> [EXERCISE REQUIREMENTS] Would you reproduce only the rows from the line that has "In this picture, of" through the end of the rows, replacing "stone bollard" with "concrete post" and leaving everything else unchanged?

_ _ _ _ _

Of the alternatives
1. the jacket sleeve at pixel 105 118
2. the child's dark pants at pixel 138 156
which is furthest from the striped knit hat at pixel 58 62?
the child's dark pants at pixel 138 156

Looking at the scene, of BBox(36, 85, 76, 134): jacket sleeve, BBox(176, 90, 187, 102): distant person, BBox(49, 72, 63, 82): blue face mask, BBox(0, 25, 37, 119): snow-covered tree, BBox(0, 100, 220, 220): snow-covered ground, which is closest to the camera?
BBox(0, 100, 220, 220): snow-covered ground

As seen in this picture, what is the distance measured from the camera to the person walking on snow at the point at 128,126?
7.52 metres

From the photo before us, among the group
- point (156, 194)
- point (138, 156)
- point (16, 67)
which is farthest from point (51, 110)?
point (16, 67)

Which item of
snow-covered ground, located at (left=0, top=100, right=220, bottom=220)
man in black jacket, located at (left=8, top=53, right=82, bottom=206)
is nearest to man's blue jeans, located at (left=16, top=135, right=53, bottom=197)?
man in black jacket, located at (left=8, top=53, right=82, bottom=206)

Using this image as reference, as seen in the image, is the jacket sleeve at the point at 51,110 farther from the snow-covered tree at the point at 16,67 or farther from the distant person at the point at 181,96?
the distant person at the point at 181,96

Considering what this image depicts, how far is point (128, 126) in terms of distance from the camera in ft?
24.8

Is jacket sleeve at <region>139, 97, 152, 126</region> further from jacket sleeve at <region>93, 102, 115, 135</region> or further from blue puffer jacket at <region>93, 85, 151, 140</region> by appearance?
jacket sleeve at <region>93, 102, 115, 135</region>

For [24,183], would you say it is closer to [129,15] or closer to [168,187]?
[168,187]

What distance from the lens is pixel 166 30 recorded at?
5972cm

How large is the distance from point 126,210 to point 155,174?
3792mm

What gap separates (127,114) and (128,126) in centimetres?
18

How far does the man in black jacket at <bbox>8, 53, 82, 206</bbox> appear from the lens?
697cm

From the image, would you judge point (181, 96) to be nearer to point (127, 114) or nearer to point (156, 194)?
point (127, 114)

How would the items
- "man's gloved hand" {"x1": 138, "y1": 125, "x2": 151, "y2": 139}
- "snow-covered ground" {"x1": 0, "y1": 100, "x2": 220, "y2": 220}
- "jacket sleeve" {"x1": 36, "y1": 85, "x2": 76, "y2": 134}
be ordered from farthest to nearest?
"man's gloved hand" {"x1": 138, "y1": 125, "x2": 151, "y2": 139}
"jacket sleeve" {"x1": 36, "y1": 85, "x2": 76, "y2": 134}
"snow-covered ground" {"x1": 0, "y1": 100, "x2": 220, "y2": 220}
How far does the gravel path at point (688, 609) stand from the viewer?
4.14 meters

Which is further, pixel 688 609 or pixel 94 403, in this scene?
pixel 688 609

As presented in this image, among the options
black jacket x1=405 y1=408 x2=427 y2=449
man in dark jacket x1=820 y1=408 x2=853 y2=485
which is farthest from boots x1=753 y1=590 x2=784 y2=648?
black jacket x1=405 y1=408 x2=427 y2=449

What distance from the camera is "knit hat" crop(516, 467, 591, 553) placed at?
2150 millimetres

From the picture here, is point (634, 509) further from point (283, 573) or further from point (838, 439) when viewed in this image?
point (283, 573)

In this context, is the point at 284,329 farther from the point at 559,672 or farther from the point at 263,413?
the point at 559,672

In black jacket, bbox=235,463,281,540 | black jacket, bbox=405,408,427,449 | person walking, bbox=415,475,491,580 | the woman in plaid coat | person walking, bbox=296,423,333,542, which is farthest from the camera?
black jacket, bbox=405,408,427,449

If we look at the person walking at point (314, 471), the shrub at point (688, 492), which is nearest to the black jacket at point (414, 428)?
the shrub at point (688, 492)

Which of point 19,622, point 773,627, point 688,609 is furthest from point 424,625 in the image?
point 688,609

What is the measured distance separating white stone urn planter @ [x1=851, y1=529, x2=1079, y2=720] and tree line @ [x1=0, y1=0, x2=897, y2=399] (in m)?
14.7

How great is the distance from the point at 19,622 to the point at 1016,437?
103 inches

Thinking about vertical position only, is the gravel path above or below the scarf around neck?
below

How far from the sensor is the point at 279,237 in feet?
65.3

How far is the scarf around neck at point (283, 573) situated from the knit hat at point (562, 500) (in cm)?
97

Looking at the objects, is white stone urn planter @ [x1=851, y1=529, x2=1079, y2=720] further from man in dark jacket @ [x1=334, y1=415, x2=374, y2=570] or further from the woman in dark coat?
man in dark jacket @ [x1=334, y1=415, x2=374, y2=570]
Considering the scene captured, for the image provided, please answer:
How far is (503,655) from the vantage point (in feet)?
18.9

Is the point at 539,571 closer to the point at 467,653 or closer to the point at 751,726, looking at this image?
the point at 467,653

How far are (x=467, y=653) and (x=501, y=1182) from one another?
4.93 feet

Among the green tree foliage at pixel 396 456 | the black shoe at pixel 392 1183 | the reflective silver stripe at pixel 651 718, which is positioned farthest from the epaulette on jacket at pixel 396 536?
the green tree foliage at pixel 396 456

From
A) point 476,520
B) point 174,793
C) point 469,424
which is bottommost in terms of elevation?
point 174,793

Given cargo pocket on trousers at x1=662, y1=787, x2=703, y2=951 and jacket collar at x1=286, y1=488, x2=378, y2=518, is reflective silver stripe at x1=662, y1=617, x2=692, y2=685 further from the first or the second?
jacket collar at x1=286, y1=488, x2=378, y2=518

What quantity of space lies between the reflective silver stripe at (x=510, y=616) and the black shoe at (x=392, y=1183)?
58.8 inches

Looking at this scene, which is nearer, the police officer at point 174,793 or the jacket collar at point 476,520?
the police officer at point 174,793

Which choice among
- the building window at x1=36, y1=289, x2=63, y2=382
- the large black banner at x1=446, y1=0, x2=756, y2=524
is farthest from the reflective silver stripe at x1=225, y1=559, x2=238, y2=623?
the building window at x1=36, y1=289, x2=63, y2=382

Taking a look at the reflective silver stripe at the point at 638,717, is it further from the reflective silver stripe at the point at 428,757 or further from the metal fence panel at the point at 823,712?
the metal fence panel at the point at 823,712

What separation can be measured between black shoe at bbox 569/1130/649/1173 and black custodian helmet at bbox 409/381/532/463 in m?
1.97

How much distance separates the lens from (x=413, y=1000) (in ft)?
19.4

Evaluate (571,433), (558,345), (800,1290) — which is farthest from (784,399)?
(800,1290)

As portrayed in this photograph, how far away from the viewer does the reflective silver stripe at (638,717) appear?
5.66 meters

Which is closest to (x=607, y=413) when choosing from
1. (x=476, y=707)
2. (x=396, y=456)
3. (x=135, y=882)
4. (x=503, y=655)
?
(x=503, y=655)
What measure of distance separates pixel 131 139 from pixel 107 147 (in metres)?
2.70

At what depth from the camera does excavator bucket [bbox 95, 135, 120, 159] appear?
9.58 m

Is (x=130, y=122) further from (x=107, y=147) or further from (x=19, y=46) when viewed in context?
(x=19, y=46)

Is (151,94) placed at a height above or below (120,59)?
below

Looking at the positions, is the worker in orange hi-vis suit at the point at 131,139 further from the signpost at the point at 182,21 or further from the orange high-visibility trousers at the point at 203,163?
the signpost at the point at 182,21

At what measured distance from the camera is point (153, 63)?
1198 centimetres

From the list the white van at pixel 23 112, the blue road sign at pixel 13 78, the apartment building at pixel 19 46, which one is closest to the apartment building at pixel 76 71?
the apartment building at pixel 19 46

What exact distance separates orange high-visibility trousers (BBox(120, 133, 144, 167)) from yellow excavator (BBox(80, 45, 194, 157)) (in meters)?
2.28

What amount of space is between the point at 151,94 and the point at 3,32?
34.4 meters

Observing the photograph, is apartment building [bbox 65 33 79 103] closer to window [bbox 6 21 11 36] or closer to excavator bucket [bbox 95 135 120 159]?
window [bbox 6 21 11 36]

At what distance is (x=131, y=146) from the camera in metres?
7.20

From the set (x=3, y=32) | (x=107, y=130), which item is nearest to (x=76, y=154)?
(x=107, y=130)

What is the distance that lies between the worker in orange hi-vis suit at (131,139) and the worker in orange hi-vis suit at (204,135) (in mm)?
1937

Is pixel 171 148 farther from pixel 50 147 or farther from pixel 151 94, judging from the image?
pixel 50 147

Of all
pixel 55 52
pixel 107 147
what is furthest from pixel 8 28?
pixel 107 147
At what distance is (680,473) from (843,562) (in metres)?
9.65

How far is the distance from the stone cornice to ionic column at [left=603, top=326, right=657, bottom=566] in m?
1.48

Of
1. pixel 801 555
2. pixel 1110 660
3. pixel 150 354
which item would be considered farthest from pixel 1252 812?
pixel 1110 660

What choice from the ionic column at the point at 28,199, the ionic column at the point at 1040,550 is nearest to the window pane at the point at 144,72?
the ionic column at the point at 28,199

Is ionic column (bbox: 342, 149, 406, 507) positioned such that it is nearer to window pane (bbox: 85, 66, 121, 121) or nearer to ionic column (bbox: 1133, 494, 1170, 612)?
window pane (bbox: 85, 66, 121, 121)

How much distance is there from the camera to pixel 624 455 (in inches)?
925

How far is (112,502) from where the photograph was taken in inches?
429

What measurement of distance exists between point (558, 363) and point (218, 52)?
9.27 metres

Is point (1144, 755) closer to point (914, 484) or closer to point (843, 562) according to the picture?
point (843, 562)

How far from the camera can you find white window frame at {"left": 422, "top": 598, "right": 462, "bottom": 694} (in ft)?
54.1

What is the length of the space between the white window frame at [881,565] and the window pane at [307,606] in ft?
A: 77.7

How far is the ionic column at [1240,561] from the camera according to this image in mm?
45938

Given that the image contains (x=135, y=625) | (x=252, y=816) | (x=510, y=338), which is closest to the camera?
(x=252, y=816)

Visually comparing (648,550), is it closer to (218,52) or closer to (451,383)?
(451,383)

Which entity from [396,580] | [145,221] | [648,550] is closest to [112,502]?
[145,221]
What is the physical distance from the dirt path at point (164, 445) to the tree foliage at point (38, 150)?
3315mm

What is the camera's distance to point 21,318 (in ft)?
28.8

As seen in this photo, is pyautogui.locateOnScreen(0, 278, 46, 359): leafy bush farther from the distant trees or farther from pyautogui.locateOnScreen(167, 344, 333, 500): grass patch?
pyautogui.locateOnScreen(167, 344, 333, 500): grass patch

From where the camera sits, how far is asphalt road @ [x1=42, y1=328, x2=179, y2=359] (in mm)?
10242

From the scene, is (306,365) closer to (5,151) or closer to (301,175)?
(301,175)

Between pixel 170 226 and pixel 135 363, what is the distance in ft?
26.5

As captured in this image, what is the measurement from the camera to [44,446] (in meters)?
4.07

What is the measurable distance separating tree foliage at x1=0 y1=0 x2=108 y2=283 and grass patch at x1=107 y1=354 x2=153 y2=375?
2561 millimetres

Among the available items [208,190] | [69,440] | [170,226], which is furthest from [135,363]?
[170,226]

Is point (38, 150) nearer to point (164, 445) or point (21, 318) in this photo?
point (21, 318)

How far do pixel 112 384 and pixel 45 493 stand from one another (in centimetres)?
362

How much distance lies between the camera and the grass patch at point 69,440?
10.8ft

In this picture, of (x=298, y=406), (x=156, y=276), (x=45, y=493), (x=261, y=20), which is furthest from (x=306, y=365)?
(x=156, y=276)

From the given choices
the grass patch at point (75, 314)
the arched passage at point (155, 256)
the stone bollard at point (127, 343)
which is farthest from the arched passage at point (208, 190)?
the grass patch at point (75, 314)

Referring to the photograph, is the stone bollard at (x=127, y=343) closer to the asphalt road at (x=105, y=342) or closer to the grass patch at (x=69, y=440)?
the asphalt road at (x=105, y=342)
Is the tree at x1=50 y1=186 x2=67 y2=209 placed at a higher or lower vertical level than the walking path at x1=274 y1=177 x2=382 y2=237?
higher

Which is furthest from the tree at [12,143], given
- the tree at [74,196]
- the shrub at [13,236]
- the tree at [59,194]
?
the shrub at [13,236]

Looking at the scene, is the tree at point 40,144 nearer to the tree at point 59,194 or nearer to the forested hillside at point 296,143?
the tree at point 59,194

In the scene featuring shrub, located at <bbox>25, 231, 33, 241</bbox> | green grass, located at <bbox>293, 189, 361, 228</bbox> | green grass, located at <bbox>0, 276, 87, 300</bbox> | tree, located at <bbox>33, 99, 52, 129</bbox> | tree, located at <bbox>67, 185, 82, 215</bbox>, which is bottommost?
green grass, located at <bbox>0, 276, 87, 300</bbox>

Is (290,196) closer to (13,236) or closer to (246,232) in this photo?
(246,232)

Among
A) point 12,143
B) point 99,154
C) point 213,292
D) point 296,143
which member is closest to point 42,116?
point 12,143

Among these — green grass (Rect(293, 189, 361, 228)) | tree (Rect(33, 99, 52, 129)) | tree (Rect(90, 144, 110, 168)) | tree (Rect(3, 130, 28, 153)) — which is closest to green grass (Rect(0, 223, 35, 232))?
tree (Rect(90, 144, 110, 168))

_ _ _ _ _

> [COMPLETED EXERCISE]
In this picture, of (x=298, y=406), (x=156, y=276), (x=45, y=493), (x=261, y=20), which is furthest from (x=306, y=365)?
(x=156, y=276)

From the given choices
the grass patch at point (75, 314)
the arched passage at point (155, 256)
the concrete post at point (127, 343)
which is farthest from the arched passage at point (208, 190)?
the grass patch at point (75, 314)

Referring to the photograph, is the concrete post at (x=127, y=343) closer to the asphalt road at (x=105, y=342) or closer to the grass patch at (x=69, y=440)?
the asphalt road at (x=105, y=342)
Is the tree at x1=50 y1=186 x2=67 y2=209 placed at a higher or lower vertical level than the walking path at x1=274 y1=177 x2=382 y2=237?
higher

Which is furthest from the tree at [12,143], given
- the tree at [74,196]
- the shrub at [13,236]
- the tree at [59,194]
?
the shrub at [13,236]

Looking at the scene, is the tree at point 40,144 nearer to the tree at point 59,194 or nearer to the forested hillside at point 296,143?
the tree at point 59,194

In the scene featuring shrub, located at <bbox>25, 231, 33, 241</bbox> | green grass, located at <bbox>293, 189, 361, 228</bbox> | green grass, located at <bbox>0, 276, 87, 300</bbox> | tree, located at <bbox>33, 99, 52, 129</bbox> | tree, located at <bbox>67, 185, 82, 215</bbox>, which is bottommost?
green grass, located at <bbox>0, 276, 87, 300</bbox>

Is (290,196) closer to (13,236) or closer to (246,232) in this photo?
(246,232)

Among
A) point 12,143
B) point 99,154
C) point 213,292
D) point 296,143
which member is closest to point 42,116?
point 12,143

Among these — green grass (Rect(293, 189, 361, 228)) | tree (Rect(33, 99, 52, 129)) | tree (Rect(90, 144, 110, 168)) | tree (Rect(3, 130, 28, 153)) — which is closest to green grass (Rect(0, 223, 35, 232))?
tree (Rect(90, 144, 110, 168))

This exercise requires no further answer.